例えば、これまでにもブログで書いてきた通り、「地上検証がしにくい」という大きなデメリットがあります。すなわち、地上にあると重力の影響を強く受けるので、宇宙空間(微小重力環境)では起こらないはずのことが起きたり、起きるはずのことが起こらなかったりすることが予想されます。したがって、地上で何かの検証をする際には、よく気を付ける必要があります。
「そんなこと、当たり前だろ」と言われそうですし、実際、その通りなのですが、例えば、膜面等を支持する構造が比較的しっかりしていて、かつ、それほど大きくない構造物ですと、「重力の影響はそこまで大きくはないだろう」と思ってしまうこともあるかもしれません。
実際、あまり大きくない構造物ですと、何となく、宇宙での挙動も予想ができてしまうというか、予想できると思ってしまいがちです。

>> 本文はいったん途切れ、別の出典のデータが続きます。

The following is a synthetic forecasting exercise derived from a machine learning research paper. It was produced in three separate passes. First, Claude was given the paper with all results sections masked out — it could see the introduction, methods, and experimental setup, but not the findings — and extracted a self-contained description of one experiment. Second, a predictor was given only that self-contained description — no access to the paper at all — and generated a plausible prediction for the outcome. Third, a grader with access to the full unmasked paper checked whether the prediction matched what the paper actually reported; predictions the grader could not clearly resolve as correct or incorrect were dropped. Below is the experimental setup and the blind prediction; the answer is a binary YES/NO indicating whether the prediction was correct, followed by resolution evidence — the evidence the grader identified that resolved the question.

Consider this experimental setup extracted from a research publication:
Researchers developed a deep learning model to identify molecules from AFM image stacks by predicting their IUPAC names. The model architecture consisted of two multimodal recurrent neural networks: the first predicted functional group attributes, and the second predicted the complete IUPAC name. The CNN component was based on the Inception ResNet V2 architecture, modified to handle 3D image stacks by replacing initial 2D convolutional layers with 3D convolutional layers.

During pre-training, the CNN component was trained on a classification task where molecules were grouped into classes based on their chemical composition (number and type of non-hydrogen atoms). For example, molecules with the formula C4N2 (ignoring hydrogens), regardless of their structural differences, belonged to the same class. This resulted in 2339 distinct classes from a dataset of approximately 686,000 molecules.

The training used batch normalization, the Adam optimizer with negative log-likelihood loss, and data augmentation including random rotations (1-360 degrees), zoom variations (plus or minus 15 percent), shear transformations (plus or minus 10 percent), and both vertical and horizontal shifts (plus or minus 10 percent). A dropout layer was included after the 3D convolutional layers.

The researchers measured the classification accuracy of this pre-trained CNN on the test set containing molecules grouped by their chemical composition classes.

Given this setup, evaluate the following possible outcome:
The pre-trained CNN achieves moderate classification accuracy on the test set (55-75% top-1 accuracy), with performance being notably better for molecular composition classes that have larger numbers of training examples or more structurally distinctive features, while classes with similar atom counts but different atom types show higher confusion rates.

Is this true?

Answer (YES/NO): NO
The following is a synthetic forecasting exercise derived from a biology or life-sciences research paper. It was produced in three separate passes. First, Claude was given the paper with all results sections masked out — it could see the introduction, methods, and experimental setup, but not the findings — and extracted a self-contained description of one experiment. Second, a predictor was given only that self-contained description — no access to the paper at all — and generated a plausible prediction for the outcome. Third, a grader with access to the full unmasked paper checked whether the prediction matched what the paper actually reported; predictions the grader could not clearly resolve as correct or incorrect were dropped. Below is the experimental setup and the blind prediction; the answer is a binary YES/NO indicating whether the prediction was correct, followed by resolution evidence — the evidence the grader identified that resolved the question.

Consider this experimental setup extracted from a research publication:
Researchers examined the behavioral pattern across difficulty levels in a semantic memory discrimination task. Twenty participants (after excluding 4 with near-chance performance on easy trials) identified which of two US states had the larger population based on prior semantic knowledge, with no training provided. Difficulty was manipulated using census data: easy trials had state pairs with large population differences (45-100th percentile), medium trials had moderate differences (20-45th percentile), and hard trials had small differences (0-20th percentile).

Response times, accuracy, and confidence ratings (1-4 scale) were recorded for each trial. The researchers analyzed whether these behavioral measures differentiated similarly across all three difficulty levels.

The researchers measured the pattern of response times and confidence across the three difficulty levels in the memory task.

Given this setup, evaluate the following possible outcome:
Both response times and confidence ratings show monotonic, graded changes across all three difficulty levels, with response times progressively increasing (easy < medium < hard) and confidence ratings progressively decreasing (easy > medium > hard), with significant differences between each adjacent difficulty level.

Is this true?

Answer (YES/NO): NO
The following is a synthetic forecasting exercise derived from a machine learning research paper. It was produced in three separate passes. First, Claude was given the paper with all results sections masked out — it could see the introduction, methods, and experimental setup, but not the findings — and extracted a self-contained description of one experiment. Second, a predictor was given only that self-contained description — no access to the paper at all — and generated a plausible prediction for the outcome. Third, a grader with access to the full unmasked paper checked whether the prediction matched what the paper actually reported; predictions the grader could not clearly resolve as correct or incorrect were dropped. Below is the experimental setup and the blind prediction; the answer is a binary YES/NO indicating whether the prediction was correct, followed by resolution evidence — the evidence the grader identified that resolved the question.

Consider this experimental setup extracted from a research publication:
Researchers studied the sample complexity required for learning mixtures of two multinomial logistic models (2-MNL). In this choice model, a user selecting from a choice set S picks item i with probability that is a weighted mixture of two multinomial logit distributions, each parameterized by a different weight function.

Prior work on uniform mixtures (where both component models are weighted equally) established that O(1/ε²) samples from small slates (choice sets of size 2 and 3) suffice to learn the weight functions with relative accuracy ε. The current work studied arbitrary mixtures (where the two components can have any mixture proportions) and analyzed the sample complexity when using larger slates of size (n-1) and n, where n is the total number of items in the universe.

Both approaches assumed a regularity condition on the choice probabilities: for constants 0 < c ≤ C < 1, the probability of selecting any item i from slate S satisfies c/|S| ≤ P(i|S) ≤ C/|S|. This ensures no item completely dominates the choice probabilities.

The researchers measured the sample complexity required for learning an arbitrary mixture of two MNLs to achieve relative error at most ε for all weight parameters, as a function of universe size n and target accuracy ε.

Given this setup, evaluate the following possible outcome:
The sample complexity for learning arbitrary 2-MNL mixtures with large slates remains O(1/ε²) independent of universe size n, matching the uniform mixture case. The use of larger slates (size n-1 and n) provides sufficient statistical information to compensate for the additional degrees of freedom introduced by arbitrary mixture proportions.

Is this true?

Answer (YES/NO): NO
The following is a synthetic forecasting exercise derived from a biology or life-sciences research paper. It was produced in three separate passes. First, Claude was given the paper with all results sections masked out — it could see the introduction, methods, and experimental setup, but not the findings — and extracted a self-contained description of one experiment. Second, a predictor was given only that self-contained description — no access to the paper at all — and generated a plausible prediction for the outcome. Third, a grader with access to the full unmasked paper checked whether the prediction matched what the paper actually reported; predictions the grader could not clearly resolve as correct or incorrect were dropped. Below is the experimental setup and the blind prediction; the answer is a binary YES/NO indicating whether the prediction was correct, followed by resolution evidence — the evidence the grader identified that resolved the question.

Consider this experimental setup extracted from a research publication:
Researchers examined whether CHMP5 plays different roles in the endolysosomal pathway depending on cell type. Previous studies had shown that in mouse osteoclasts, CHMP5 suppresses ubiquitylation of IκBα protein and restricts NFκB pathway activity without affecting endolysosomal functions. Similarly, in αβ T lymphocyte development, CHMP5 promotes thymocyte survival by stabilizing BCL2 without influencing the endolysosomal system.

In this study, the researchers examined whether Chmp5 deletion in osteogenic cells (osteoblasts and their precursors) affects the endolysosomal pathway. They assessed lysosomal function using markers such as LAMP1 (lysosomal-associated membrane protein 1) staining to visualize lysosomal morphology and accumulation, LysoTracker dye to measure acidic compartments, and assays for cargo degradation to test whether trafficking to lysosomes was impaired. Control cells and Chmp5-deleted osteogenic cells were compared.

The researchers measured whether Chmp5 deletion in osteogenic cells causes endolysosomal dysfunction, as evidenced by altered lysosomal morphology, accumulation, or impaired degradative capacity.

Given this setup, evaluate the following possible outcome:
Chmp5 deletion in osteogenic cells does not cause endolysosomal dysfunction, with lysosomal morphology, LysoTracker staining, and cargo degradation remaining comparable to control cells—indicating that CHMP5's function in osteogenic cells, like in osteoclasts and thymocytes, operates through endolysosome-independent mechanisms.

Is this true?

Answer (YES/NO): NO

これは、半分は正しくて、だからこそ、超小型衛星ではいろんなことに挑戦ができるのだと思います。
ですが、残りの半分に当てはまってしまった場合、思いもよらない現象が起こることがあるかもしれませんし、「サイズが小さいときには問題なかったのに、ちょっと大きくしたら、うまくいかなくなった」ということが起こるかもしれません。といいますか、ゴッサマー構造の場合、ちょっとしたこと(ちょっとした荷重)で大きく変形してしまうので、これが起こりがちです。
これらの問題に地上では気づかずに、宇宙で問題が起こってしまうと、もうどうしようもないですが、地上検証の段階で起きた場合には、「なんとかしよう」ということになります。特に、後者の場合、「せっかく、これまで(サイズが小さいとき)はうまくいっていたので、何とかしたい」という気持ちになるのではないかと思います。
そういったときに「これはこれこれこういう理由でうまくいかないと思うので、ここをこうすればうまくいくと思いますよ」と提案できるのがcosmobloom社、と言われるようになりたいと思います。
ちなみに、左上の図は、1960年代にNASAが考えていた、”Tension shell“という、大気圏突入時の減速構造の概念で、これをベースにした、インフレータブル構造の「エアロシェル」の研究が盛んになっています。こういった構造も、まさに、上記の話が当てはまる構造かなと思います。